Nennen und erklären Sie die Phasen der medizinischen Rehabilitation („Rehabilitationskette“)!

  • Frührehabilitation: in der Akutklinik, Tage bis Wochen

  • Anschussheilbehandlung (AHB): unmittelbar nach Akutkrankenhaus spätestens innerhalb von 14 Tagen, stationär, teilstationär und ambulant möglich, Dauer 3-5 Wochen

  • Spätrehabilitation: Rehabilitationsnachsorge, IRENA, Funktionstraining, Rehabilitationssport, Monate bis Jahre

Prävention und Reha Prüfungsfragen

Wie kann man jemanden davon überzeugen, präventiv tätig zu werden? Erklären Sie anhand des „Health belief models“!
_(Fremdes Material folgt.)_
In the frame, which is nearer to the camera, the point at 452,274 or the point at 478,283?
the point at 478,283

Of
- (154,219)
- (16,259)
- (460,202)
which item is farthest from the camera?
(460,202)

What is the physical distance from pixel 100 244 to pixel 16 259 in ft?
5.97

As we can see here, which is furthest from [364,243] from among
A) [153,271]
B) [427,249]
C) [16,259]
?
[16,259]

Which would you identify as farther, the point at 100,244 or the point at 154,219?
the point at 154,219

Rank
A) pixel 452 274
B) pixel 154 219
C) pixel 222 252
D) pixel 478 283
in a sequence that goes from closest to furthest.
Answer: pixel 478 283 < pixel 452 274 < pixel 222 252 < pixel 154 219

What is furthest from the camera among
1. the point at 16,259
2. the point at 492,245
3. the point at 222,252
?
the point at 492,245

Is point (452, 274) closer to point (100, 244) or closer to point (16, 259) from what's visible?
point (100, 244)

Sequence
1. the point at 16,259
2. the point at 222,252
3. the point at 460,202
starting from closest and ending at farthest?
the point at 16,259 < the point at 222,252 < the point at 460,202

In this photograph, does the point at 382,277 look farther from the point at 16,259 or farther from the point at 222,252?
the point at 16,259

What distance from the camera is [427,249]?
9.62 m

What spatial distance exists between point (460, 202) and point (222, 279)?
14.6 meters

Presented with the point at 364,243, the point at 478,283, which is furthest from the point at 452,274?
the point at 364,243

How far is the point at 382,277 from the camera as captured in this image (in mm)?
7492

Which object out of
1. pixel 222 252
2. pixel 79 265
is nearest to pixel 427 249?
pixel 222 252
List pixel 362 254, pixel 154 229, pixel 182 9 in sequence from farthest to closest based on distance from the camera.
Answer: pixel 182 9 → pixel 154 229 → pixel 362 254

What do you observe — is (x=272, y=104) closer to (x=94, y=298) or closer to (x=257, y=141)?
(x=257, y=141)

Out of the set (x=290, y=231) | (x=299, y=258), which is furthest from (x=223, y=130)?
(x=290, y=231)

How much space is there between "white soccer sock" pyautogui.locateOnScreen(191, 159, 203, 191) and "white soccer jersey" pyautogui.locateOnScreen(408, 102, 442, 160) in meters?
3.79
  • zu verhindernde Krankheit muss als bedrohlich wahrgenommen werden

  • derjenige muss sich persönlich als gefährdet sehen

  • er muss erwarten können, dass präventive Maßnahmen überhaupt wirksam sind

  • präventive Maßnahmen dürfen keine unüberwindlichen Hindernissen gegenüberstehen

Prävention und Reha Prüfungsfragen

Definieren Sie den Begriff soziale Rehabilitation!

Benachteiligung im sozialen Leben soll soweit wie möglich ausgeglichen werden.

Prävention und Reha Prüfungsfragen

Wie wird der Begriff „Schwerbehinderung“ definiert?

Die Schwere der Behinderung wird durch den begutachtenden Arzt eingeschätzt. Es gelten Richtlinien der „Anhaltspunkte für die ärztliche Gutachtertätigkeit im sozialen Entschädigungsrecht und nach dem Schwerbehindertengesetz“. (Bundesminister für Arbeit und Sozialordnung, Hrsg.)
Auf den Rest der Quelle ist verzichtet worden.